▶ What is required
Please continue the text below on data understanding and preparation, starting right after its last sentence.

▶ Selected extract
## BEGIN

Step 5. Data Understanding (2)
• 2. Exploring Data
• Exploring data by using data query, visualization, statistics to indicate data
characteristics or lead to interesting subsets for further examination
These include: Distribution of key attributes, for example the target attribute of
a prediction task; Relations between pairs or small numbers of attributes;
Results of simple aggregations; Properties of significant sub-populations; Simple
statistical analyses
Step 5. Data Understanding (3)
• 2. Verifying data Quality
• Examine the quality of the data, addressing questions such as: Is the data
complete (does it cover all the cases required)?
• Is it correct or does it contain errors, and if there are errors how common are
they? Are there missing values in the data?
• If so how are they represented, where do they occur and how common are
they?
Step 6. Data Preparation
• What additional work is required to manipulate and work with the
data?
Step 6. Data Preparation
• The data preparation stage comprises all activities used to construct
the data set that will be used in the modeling stage.
• These include
• Selecting data (feature selection)
• Cleansing data
• Constructing (derived) data (feature engineering)
• Combining data from multiple sources and
• Formating data
Step 6. Data Preparation: Selecting Data
• 1. Selecting Data
• Decide on the data to be used for analysis.
• Criteria:
• relevance to the data science goals,
• quality, and
• technical constraints such as limits on data volume or data types.
• Data selection covers selection of attributes (columns) as well as selection of
records (rows) in a table.
Step 6. Data Preparation: Cleansing Data
• 2. Cleansing data
• Raise the data quality to the level required by the selected analysis
techniques.
• This may involve selection of clean subsets of the data, the insertion of
suitable defaults or more ambitious techniques such as the estimation of
missing data by modeling.

## END

▶ Data provided

## BEGIN

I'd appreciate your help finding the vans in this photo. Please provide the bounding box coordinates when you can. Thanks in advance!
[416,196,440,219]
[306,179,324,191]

## END

▶ Exercise answer
• Missing data
• Incorrect/ invalid data
• Duplicate data
• Formatting data
Step 6. Data Preparation: Feature
Engineering
• 3. Feature engineering: Creating new features from existing ones to
improve model performance.
• Indicator Variable
• Indicator variable from thresholds:
• when studying alcohol preferences by U.S. consumers and our dataset has an age feature, we can
create an indicator variable for age >= 21 to distinguish subjects who were over the legal drinking
age.
• Indicator variable from multiple features:
• When predicting real-estate prices and having the features n_bedrooms and n_bathrooms. If houses
with 2 beds and 2 baths are a premium as rental properties, we can create an indicator variable to
flag them.
• Indicator variable for special events:
• When modelling weekly sales of an e-comer sites, we could create two indicator variables for the
weeks of Black Friday and Chrismas
• Indicator variable for group of classes:
• from the categorical feature traffic_source, we could create an indicator variable for paid_traffic by
flagging observations with traffic source values of "Facebook Ads" or "Google Adwords".
Step 6. Data Preparation: Feature
Engineering
• Interaction Features
• Sum of two features:
• When predicting revenue based on preliminary sales data, if we have the
features sales_blue_pens and sales_black_pens, we could sum those features if we only care
about overall sales_pens.
• Difference between two features:
• Yif we have the features house_built_date and house_purchase_date, we can take their
difference to create the feature house_age_at_purchase.
• Product of two features:
• When running a pricing test, and we have the feature price and an indicator
variable conversion, we can take their product to create the feature earnings.
• Quotient of two features
• Having a dataset of marketing campaigns with the features n_clicks and n_impressions, we
can divide clicks by impressions to create click_through_rate, allowing you to compare across
campaigns of different volume.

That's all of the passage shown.